## PROBLEM DETAILS
Print verbatim every line starting at the one that contains "Which is farthest" and ending at the final line of the records; include both endpoints.
++++ EXERCISE DATA
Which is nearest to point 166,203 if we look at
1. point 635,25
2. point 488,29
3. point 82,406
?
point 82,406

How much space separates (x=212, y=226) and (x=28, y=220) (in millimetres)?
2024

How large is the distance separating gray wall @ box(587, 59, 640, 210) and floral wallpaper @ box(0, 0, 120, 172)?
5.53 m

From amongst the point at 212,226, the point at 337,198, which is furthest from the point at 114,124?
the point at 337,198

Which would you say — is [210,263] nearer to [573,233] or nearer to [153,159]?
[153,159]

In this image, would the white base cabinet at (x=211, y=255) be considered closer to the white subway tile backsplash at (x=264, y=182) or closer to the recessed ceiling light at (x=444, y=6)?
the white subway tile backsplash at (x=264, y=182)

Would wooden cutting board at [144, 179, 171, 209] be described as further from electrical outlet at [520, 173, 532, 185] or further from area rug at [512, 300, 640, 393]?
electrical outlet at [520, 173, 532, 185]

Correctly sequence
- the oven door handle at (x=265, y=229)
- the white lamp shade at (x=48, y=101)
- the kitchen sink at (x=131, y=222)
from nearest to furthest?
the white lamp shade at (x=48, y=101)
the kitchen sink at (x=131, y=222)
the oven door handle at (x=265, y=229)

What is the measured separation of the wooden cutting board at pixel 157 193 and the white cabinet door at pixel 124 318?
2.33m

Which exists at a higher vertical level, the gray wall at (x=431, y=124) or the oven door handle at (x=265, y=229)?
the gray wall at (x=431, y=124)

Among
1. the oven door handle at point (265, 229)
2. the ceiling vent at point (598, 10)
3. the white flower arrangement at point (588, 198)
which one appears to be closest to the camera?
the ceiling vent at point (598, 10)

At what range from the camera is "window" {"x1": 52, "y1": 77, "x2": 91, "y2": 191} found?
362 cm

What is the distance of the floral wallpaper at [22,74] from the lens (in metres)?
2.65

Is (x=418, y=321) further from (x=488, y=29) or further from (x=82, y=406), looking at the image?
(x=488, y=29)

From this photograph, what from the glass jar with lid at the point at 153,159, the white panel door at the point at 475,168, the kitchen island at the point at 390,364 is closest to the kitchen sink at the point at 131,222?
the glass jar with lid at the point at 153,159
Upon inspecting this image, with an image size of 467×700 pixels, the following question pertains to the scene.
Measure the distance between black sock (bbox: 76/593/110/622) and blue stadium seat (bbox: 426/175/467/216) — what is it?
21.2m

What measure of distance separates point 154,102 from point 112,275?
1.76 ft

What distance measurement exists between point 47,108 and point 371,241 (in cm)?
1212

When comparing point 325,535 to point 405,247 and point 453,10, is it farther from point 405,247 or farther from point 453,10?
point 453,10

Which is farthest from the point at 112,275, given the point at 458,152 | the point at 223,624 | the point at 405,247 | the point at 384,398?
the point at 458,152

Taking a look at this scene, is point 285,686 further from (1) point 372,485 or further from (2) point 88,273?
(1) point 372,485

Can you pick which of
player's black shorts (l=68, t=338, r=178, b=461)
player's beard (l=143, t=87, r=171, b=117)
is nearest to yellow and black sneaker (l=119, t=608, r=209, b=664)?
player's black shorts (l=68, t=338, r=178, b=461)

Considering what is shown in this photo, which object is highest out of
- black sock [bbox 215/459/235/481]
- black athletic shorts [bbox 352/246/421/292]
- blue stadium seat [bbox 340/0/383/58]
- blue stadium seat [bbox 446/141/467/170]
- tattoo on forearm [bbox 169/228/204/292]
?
++++++++
## FULL SOLUTION
Which is farthest from the point at 112,275, given the point at 458,152 | the point at 223,624 | the point at 405,247 | the point at 384,398?
the point at 458,152

Taking a look at this scene, is point 285,686 further from (1) point 372,485 or further from (2) point 88,273?
(1) point 372,485

Can you pick which of
player's black shorts (l=68, t=338, r=178, b=461)
player's beard (l=143, t=87, r=171, b=117)
is nearest to yellow and black sneaker (l=119, t=608, r=209, b=664)?
player's black shorts (l=68, t=338, r=178, b=461)

Considering what is shown in this photo, which object is highest out of
- black sock [bbox 215/459/235/481]
- black athletic shorts [bbox 352/246/421/292]
- blue stadium seat [bbox 340/0/383/58]
- blue stadium seat [bbox 446/141/467/170]
- tattoo on forearm [bbox 169/228/204/292]
?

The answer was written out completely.